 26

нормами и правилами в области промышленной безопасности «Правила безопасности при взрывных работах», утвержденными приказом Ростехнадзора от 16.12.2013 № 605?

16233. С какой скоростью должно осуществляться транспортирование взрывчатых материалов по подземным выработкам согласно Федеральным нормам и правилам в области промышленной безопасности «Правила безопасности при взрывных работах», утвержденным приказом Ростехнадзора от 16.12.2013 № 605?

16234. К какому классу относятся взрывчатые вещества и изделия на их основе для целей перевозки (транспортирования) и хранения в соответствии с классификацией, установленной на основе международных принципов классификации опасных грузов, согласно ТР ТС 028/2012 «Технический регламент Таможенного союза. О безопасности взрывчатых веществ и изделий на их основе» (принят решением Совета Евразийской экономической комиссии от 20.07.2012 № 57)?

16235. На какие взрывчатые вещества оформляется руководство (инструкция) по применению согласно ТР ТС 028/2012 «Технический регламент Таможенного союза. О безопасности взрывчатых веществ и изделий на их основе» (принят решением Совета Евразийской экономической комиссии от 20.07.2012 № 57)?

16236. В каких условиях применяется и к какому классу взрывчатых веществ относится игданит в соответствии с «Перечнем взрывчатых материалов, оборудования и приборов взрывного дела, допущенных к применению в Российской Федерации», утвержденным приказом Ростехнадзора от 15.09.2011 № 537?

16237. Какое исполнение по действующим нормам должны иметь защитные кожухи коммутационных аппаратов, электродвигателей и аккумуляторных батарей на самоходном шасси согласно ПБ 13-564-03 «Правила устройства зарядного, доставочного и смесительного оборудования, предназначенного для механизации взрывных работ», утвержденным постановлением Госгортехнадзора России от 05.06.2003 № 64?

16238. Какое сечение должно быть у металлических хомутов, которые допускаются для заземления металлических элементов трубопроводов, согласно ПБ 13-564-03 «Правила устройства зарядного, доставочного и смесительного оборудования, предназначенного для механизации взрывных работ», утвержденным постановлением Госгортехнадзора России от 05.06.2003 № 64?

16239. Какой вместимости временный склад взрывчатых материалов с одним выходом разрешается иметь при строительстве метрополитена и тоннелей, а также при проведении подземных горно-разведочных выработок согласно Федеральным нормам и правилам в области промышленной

Task to carry out |
Reproduce the material above exactly, beginning at its first line and ending with the line that holds "16233. С какой". Include nothing else.

Solved problem |
 26

нормами и правилами в области промышленной безопасности «Правила безопасности при взрывных работах», утвержденными приказом Ростехнадзора от 16.12.2013 № 605?

16233. С какой скоростью должно осуществляться транспортирование взрывчатых материалов по подземным выработкам согласно Федеральным нормам и правилам в области промышленной безопасности «Правила безопасности при взрывных работах», утвержденным приказом Ростехнадзора от 16.12.2013 № 605?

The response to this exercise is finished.